### [YOUR GOAL]
Line by line, copy the records below exactly and leave the pictures out.

### [Scraped caption text data]
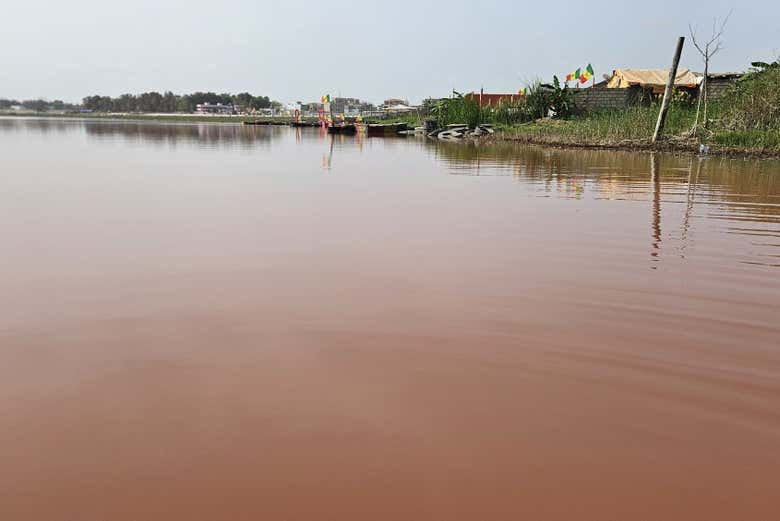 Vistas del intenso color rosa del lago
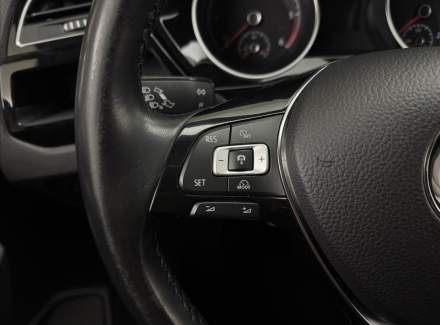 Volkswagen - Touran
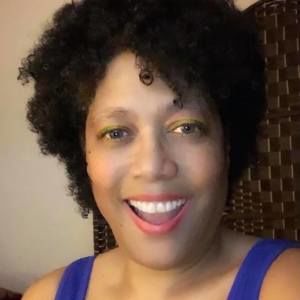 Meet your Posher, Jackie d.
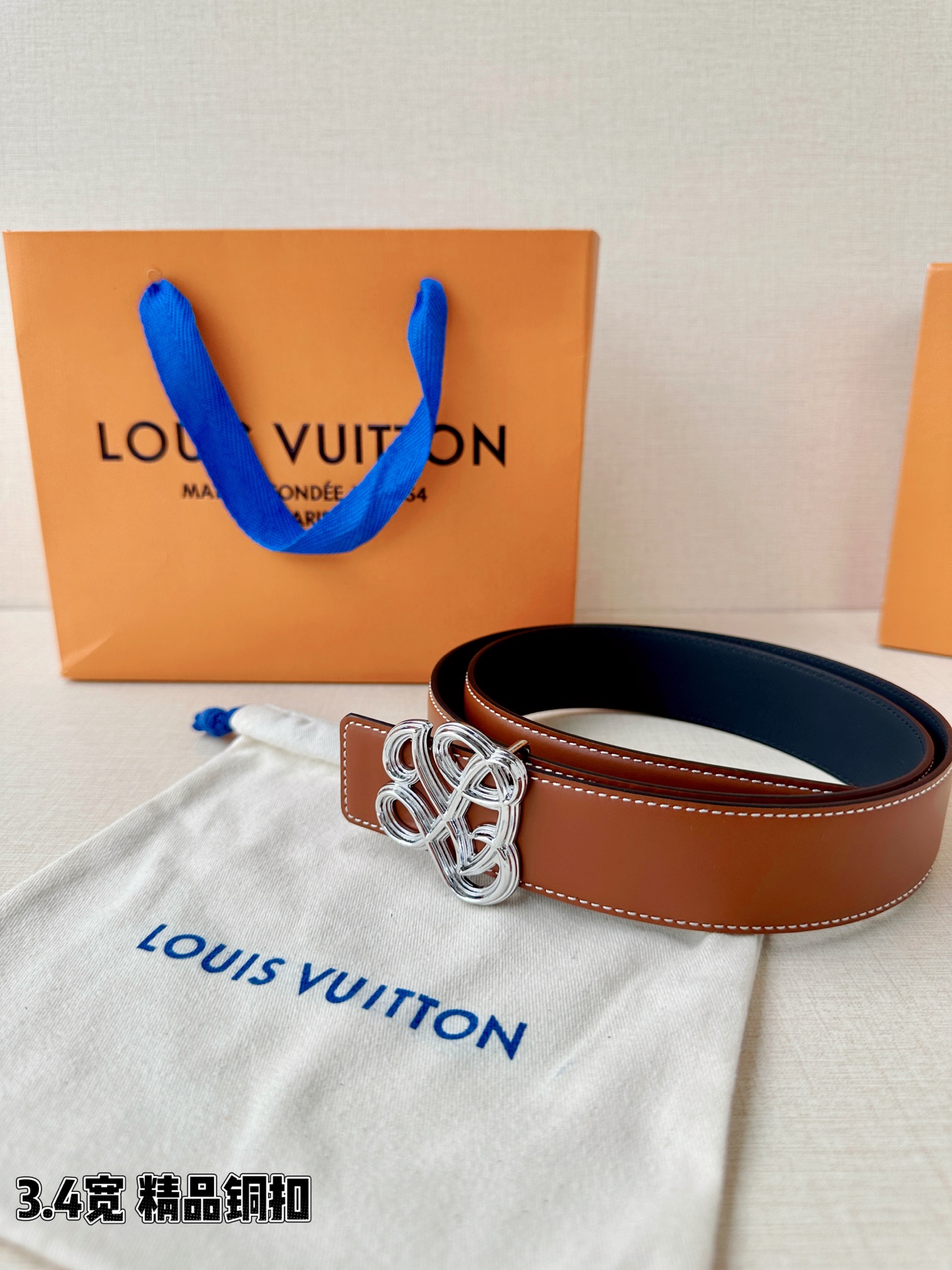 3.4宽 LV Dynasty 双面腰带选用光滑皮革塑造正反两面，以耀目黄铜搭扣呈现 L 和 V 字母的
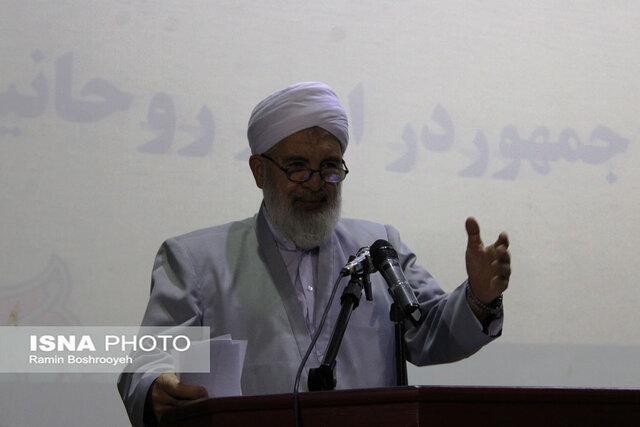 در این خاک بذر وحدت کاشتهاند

### [COMPLETED EXERCISE]
 Vistas del intenso color rosa del lago
 Volkswagen - Touran
 Meet your Posher, Jackie d.
 3.4宽 LV Dynasty 双面腰带选用光滑皮革塑造正反两面，以耀目黄铜搭扣呈现 L 和 V 字母的
 در این خاک بذر وحدت کاشتهاند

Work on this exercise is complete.